## BEGIN Selection

We are thrilled to release Qwen-Image, a 20B MMDiT image foundation model that achieves significant advances in complex text rendering and precise image editing. Experiments show strong general capabilities in both image generation and editing, with exceptional performance in text rendering, especially for Chinese.

News

2026.02.10: We are launching Qwen-Image-2.0, a next-generation foundational image generation model. The key highlights of Qwen-Image-2.0 include:
- Professional Typography Rendering – Supports 1k-token instructions for direct generation of professional infographics, including PPTs, posters, comics, and more.
- Stronger Semantic Adherence – Native 2K resolution support for finely detailed realistic scenes, including people, nature, and architecture.
- Improved Text Rendering – Integrated understanding and generation capabilities, unifying image generation and editing in a single mode
- Lighter Model Architecture – Smaller model size with faster inference speed. Check our Blog for more details! Also give it a try at Qwen Chat.
- 2025.12.31: We released Qwen-Image-2512 weights! Check at Huggingface and ModelScope!
- 2025.12.31: We released Qwen-Image-2512! Check our Blog for more details! 🚀 Our December upgrade to Qwen-Image, just in time for the New Year.
✨ What’s new: • More realistic humans — dramatically reduced “AI look,” richer facial & age details • Finer natural textures — sharper landscapes, water, fur, and materials • Stronger text rendering — better layout, higher accuracy in text–image composition

🏆 Tested in 10,000+ blind rounds on AI Arena, Qwen-Image-2512 ranks as the strongest open-source image model, while staying competitive with closed-source systems. - 2025.12.31: Qwen-Image-Lightning, developed by Lightx2v, provides Day 0 acceleration support for Qwen-Image-2512. - 2025.12.31:vLLM-Omni supports high performance Qwen-Image-2512 inference from Day-0, with long sequence parallelism, cache acceleration and fast kernels, please check here for details. - 2025.12.23: We released Qwen-Image-Edit-2511 weights! Check at Huggingface and ModelScope! - 2025.12.23: We released Qwen-Image-Edit-2511! Check our Blog for more details! - 2025.12.23: LightX2V delivers Day 0 acceleration for Qwen-Image-Edit-2511, with native support for a wide range of hardware, including NVIDIA, Hygon, Metax, Ascend, and Cambricon. By combining diffusion distillation with cutting-edge inference optimizations, LightX2V achieves a 25x reduction in DiT NFEs and an order-of-magnitude 42.55x overall speedup, enabling real-time image editing across diverse AI accelerators. - 2025.12.23: vLLM-Omni supports high performance Qwen-Image-Edit-2511, Qwen-Image-Layered inference from Day-0, with long sequence parallelism, cache acceleration and fast kernels, please check here for details.

## END Selection
## BEGIN Extracted data

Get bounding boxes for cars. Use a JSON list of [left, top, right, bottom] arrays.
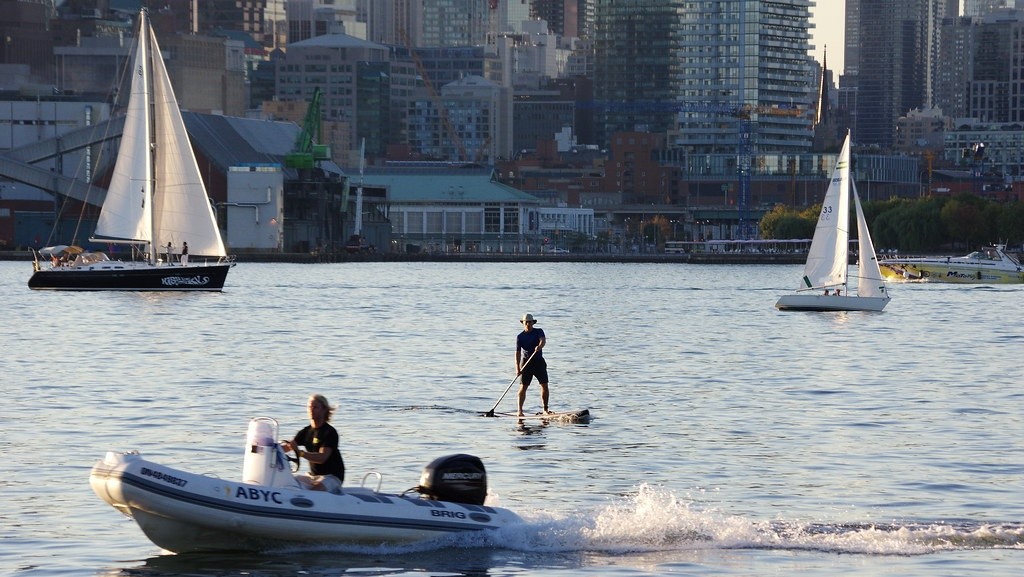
[[343, 240, 375, 253], [547, 248, 569, 255], [984, 182, 1014, 192]]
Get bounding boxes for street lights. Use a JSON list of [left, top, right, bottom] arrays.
[[962, 141, 985, 193]]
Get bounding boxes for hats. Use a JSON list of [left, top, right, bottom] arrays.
[[520, 314, 537, 324]]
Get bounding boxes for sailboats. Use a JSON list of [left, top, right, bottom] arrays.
[[28, 6, 237, 293], [774, 128, 892, 311]]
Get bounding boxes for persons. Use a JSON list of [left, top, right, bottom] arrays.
[[160, 242, 176, 266], [51, 253, 75, 269], [824, 290, 830, 296], [515, 313, 552, 417], [279, 394, 348, 492], [833, 289, 841, 296], [178, 241, 188, 267]]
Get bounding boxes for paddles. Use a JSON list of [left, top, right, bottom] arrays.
[[484, 350, 537, 418]]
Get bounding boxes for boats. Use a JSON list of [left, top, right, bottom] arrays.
[[88, 418, 526, 554], [857, 245, 1024, 284]]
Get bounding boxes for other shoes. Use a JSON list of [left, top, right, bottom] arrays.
[[518, 413, 524, 417], [543, 411, 551, 414]]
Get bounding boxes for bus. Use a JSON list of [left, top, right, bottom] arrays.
[[664, 241, 705, 254]]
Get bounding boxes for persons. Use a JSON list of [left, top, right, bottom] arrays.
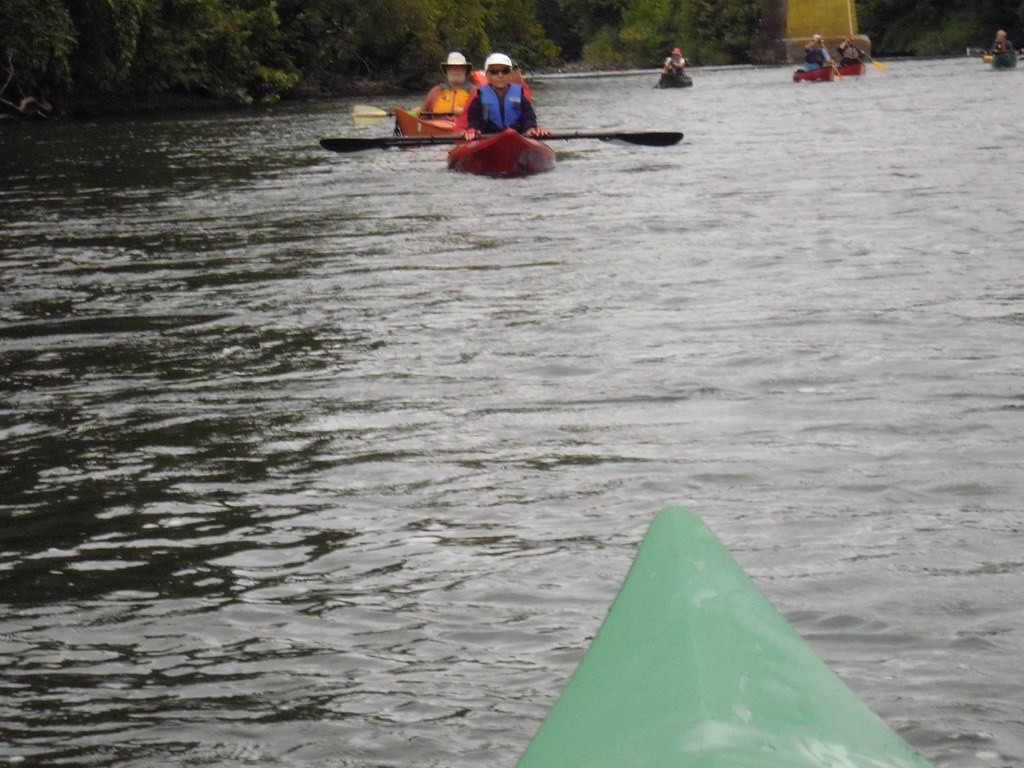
[[990, 30, 1014, 56], [461, 53, 548, 143], [663, 49, 685, 79], [837, 35, 865, 66], [412, 52, 470, 121], [804, 34, 835, 74]]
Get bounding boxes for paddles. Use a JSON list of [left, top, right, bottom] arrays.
[[821, 40, 844, 81], [315, 129, 684, 155], [847, 40, 886, 73], [347, 103, 456, 128]]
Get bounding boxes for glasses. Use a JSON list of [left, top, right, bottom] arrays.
[[488, 67, 510, 75]]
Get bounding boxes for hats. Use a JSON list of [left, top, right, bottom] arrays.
[[811, 35, 823, 42], [485, 53, 512, 72], [441, 52, 472, 76], [672, 48, 681, 55]]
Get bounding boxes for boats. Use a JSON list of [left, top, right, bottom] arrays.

## END Extracted data

- [What is asked]:
a: In the Qwen-Image announcement, what overall speedup does LightX2V achieve for Qwen-Image-Edit-2511?
b: In the records, change "persons" to "people" in the lines from the one with "Get bounding boxes for bus." up to and including the one with "34, 835, 74]]", and give only those lines with everything else unchanged. Leave out the pictures.

- [Complete answers]:
a: An order-of-magnitude 42.55x overall speedup.

b:
Get bounding boxes for bus. Use a JSON list of [left, top, right, bottom] arrays.
[[664, 241, 705, 254]]
Get bounding boxes for people. Use a JSON list of [left, top, right, bottom] arrays.
[[990, 30, 1014, 56], [461, 53, 548, 143], [663, 49, 685, 79], [837, 35, 865, 66], [412, 52, 470, 121], [804, 34, 835, 74]]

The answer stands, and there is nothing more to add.